■ **Exercise description**: Transcribe everything from the start of the data down to the line containing "141H62V148L66 149L71 156L77", including that line, and leave the pictures out.

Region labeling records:
::::::
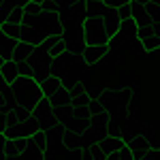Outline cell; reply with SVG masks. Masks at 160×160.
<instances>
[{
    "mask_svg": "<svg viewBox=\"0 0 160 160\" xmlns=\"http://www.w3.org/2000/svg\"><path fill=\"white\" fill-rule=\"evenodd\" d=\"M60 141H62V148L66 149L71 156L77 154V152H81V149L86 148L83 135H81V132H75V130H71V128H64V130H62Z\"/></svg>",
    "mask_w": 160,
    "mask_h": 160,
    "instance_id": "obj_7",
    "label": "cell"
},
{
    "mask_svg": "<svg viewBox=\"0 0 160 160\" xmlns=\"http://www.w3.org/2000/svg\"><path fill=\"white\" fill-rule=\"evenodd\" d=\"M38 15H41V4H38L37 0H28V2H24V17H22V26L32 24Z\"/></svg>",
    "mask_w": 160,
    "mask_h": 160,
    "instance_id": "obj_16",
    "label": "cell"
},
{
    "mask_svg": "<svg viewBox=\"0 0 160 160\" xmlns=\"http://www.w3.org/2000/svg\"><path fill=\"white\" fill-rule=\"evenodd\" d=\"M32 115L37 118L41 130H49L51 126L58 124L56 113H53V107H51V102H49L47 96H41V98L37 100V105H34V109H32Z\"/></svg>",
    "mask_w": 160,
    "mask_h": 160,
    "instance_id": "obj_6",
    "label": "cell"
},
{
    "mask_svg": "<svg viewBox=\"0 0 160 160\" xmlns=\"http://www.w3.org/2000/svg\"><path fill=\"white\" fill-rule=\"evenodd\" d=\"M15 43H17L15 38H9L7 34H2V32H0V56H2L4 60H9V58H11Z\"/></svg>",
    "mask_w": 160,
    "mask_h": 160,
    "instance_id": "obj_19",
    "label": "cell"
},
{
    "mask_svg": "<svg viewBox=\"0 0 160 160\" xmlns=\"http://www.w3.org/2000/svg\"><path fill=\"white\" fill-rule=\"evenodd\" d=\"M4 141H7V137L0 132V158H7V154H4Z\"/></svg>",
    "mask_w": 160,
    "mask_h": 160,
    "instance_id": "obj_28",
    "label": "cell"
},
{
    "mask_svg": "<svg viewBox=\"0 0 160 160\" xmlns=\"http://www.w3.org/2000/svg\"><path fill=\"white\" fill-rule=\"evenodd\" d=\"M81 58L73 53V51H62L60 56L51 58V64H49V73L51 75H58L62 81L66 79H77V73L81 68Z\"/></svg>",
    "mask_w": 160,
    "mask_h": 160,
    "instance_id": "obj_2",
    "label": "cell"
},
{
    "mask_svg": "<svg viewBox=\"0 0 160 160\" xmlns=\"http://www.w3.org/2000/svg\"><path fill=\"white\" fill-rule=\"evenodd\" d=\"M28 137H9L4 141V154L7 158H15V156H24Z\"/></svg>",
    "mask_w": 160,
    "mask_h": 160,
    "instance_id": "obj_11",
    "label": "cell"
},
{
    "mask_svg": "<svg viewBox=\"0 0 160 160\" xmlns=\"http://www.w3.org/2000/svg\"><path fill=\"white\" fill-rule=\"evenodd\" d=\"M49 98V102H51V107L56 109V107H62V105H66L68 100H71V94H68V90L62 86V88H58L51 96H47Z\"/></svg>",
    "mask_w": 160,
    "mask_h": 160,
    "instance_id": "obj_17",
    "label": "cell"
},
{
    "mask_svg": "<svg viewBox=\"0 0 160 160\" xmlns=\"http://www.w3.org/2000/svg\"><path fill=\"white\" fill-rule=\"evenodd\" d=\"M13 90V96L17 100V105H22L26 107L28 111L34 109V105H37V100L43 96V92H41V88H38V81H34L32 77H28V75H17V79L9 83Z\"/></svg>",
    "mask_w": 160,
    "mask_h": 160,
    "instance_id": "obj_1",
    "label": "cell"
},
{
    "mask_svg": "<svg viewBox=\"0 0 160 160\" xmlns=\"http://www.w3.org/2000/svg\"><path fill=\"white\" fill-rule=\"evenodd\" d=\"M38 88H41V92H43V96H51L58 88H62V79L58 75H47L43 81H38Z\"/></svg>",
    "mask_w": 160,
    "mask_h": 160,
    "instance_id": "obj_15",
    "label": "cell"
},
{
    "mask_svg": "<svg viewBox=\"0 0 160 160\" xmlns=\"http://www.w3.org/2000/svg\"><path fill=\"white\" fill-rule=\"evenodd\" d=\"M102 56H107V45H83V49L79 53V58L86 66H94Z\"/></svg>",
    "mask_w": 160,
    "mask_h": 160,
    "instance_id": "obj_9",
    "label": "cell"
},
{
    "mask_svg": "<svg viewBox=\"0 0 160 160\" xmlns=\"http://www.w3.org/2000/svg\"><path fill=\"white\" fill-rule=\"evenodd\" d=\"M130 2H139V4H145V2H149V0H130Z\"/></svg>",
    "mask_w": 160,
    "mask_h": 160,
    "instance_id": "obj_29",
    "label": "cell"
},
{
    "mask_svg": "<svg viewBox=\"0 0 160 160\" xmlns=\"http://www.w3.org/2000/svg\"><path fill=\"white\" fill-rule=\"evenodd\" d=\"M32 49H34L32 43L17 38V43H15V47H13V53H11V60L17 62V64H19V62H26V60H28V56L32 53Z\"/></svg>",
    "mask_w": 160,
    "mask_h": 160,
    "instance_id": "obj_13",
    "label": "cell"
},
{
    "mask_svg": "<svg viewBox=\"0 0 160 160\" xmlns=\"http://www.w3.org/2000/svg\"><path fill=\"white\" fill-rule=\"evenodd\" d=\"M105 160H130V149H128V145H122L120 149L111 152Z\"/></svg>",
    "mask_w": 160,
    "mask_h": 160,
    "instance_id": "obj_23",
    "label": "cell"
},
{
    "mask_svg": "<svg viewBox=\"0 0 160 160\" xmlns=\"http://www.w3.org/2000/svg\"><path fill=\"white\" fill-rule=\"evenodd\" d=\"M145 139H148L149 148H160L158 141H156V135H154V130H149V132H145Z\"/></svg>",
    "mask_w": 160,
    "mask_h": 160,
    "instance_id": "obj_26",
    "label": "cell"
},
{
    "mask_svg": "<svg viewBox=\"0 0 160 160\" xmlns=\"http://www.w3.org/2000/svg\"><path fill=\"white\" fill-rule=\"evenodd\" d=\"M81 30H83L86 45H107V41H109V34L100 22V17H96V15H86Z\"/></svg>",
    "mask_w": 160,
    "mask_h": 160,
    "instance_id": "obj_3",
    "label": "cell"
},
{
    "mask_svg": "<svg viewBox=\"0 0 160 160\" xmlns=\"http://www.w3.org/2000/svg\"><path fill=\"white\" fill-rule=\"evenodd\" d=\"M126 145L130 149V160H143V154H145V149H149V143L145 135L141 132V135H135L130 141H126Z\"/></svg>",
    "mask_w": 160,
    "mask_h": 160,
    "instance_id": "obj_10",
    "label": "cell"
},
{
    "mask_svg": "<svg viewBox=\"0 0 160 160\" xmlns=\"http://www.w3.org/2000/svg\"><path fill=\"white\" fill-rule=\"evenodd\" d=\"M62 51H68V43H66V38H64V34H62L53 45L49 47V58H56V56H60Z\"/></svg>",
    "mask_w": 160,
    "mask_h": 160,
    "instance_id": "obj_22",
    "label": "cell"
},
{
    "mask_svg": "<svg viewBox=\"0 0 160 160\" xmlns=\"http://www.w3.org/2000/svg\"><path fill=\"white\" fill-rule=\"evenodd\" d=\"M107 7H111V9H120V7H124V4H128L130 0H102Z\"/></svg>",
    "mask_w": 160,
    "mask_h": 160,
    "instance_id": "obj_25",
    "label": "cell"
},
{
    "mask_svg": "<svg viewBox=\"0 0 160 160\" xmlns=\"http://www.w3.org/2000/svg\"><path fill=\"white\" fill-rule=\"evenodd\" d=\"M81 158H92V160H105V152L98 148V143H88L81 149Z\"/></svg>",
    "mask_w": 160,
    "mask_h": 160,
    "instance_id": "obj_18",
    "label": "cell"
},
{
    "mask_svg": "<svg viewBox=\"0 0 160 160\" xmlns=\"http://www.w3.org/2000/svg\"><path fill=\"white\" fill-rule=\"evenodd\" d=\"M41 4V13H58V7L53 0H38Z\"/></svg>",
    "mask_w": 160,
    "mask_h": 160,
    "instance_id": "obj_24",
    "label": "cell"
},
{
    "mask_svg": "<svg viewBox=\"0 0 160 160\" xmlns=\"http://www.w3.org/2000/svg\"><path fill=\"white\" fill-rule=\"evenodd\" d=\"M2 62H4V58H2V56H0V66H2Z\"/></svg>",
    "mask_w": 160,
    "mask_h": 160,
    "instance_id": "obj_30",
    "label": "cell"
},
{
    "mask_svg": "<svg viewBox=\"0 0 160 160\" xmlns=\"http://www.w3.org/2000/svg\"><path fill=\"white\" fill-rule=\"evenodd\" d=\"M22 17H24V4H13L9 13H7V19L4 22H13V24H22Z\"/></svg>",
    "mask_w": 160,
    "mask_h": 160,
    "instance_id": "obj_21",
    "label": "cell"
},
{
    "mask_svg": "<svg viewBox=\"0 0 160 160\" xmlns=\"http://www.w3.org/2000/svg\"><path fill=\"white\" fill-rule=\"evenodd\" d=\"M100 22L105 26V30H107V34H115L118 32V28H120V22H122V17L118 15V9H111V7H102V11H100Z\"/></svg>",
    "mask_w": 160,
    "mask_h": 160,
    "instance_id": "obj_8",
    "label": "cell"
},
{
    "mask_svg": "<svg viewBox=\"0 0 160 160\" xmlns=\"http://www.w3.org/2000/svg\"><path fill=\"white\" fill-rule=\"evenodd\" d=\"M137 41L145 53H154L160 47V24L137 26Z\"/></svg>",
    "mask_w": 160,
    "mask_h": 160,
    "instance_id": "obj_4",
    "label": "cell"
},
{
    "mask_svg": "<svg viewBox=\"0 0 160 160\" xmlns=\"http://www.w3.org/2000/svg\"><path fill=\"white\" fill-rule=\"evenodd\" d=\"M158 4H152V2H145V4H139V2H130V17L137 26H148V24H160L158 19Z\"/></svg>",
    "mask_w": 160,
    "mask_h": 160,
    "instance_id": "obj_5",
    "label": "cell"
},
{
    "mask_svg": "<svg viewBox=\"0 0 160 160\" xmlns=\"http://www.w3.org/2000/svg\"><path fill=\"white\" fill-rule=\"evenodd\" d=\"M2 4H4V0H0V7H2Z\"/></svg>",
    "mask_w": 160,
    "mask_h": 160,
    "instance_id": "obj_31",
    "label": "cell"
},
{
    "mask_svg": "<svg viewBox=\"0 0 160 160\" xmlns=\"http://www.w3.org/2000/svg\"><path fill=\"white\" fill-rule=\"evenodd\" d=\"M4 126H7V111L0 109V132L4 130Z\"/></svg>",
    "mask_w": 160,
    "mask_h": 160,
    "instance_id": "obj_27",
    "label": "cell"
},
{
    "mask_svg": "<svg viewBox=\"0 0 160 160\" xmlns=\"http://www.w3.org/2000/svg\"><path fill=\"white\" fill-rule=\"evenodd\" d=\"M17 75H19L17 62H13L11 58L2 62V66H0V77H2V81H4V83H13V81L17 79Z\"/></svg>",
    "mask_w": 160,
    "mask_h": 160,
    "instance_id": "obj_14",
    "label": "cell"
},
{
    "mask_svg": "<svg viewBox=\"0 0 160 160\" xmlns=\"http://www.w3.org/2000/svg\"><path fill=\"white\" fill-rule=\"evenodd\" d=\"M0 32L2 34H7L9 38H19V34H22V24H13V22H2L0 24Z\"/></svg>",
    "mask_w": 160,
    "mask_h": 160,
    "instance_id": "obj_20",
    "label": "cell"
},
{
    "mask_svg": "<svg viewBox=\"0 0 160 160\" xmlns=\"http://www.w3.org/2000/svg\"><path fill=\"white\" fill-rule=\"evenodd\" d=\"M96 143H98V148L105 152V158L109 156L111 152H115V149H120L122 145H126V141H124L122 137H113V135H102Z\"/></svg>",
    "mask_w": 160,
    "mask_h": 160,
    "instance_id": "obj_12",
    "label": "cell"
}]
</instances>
::::::
■ **Solution to this exercise**:
Outline cell; reply with SVG masks. Masks at 160×160.
<instances>
[{
    "mask_svg": "<svg viewBox=\"0 0 160 160\" xmlns=\"http://www.w3.org/2000/svg\"><path fill=\"white\" fill-rule=\"evenodd\" d=\"M60 141H62V148L66 149L71 156L77 154V152H81V149L86 148L83 135H81V132H75V130H71V128H64V130H62Z\"/></svg>",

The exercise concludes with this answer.